Entre 1990 et 2011, l’Hexagone a réduit de 16% ses émissions de gaz carbonique: un peu moins bien que les 17,5% qu’affiche, collectivement, l’Union européenne. Pas si mal, tout de même. La réalité n’est pas aussi mirifique.

Dans le rapport qu’ils publient ce 17 mai, le Centre interprofessionnel technique d'études de la pollution atmosphérique (Citepa), le réseau Action-climat et l’Ademe montrent que ce bon résultat n’est atteignable qu’au prix de l’occultation des émissions de gaz à effet de serre (GES) imputable au commerce international. «Si l’on ajoute […] les émissions incorporées dans les produits importés, tout en enlevant les émissions incorporées dans les biens exportés et destinés à la consommation étrangère, alors la situation est bien différente. La France a augmenté ses émissions de CO2 de 15% sur la période [2000-2010, ndlr]. C’est plus que la moyenne européenne, qui affiche une hausse de 9%», estiment les auteurs.

La contre-performance tricolore tient principalement à l’importance de ses échanges avec… l’Allemagne, son plus grand partenaire commercial. Les deux voisins s’échangent d’importants volumes de biens et de services qu’ils pourraient produire et consommer sur place. D’où l’émission, parfaitement évitable, d’une trentaine de millions de tonnes équivalent CO2 par an.

Au-delà de l’exemple français, les rapporteurs mettent le doigt sur la non-prise en compte par les inventaires nationaux d’émission de GES des émissions générées par le commerce international. «Aujourd’hui, 28% des émissions mondiales de CO2 sont transférées entre pays via les importations et les exportations de biens et services. Ces flux, en croissance, sont liés à l’expansion du commerce international. […] Les flux d’émission circulant entre pays n’apparaissent pas dans les inventaires nationaux. Et pour cause: la méthodologie utilisée aujourd’hui pour les inventaires officiels ne comptabilise que les émissions directes liées aux activités plus les émissions directes des ménages sur le territoires d’un pays.»

Inquiétant, si l’on se souvient que les émissions imputables au commerce international augmentent de 4,3% par an en moyenne, contre 3,4% pour les rejets totaux de GES anthropiques.

Ces données soulèvent plusieurs problèmes. D’une part, celui de la responsabilité. En 2010, par exemple, les exportations nettes de la Chine ont représenté 22,5% de ses émissions. Or une partie de ces exportations sont produites par des entreprises étrangères qui profitent des bas coûts de la main d’œuvre locale pour réduire ses coûts de production, sans égard pour le climat. Ce schéma à l’esprit, on comprend mieux les réticences des grands pays émergents à s’engager dans des chasses au carbone obligatoires.

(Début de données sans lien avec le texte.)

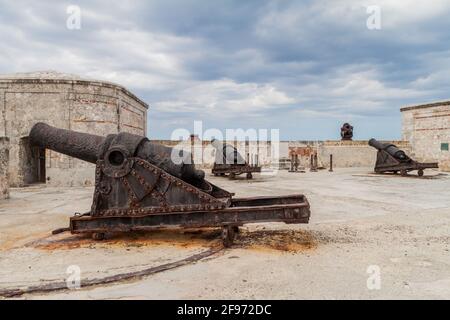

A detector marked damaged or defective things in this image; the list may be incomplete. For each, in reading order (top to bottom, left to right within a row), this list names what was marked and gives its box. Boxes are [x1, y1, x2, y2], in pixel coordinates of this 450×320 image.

rusty cannon [210, 139, 260, 180]
rusty cannon [368, 138, 438, 178]
rusty cannon [28, 124, 310, 246]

Autre problématique soulevé par l’étude: la non-prise en compte des émissions liées aux transports internationaux. En 2007, le fret maritime était responsable de 2,6% des émissions mondiales de GES; un volume à peu près équivalent à celui de l’aviation civile.

Enfin, les auteurs soulignent l’absence d’intérêt des négociateurs internationaux pour ces questions. «Le problème des émissions importées par les pays est bien connu des chercheurs, voire des gouvernements. Alors que les méthodologies se développent, la communauté scientifique a plusieurs fois exprimé ses doutes sur l’efficacité des mesures politiques de réduction de nos émissions, notamment en Europe, si les nations occidentales se mettent à acheter aux pays en développement les biens qu’elles produisaient jadis.» De bons sujets de réflexion pour préparer le sommet climatique de Paris, en 2015.